Document passage>
⟨

In [1]:
import random
import numpy as np
random.seed(777)


### Toy data generation

In [2]:
# Input and Target value
data = [
    [[0, 0], [0]],
    [[0, 1], [1]],
    [[1, 0], [1]],
    [[1, 1], [0]]
]

### Environmental settings

In [3]:
iterations=5000  # Iterations
lr=0.1  # learning rate 
mo=0.4  # momentum coefficient


### Activation functions and weight matrix

In [4]:
# Sigmoid
def sigmoid(x, derivative=False):
    if (derivative == True): # Each return value when differentiating or not
        return x * (1 - x)
    return 1 / (1 + np.exp(-x))

# Hyperbolic tangent
def tanh(x, derivative=False): 
    if (derivative == True): # Each return value when differentiating or not
        return 1 - x ** 2
    return np.tanh(x)

# Function to initialize weight matrices
def makeMatrix(i, j, fill=0.0):
    mat = []
    for i in range(i):
        mat.append([fill] * j)

⟩

What value does the neural network code above assign to the momentum coefficient?

Data excerpt>
⟨

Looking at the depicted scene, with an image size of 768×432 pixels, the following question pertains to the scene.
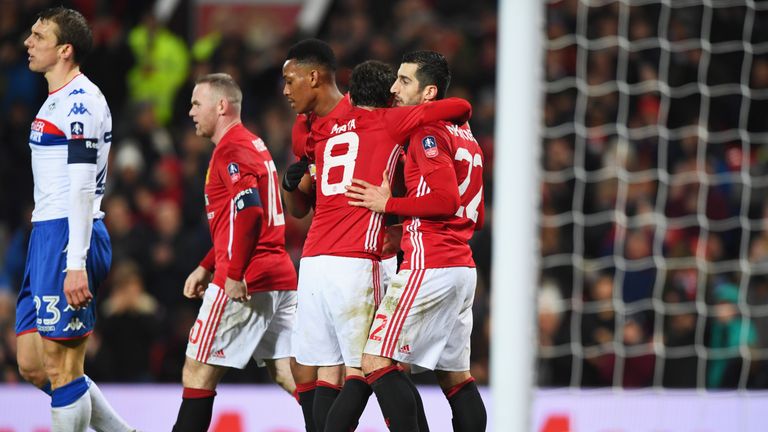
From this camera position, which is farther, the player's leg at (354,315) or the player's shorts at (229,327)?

⟩

Correct output>
0.4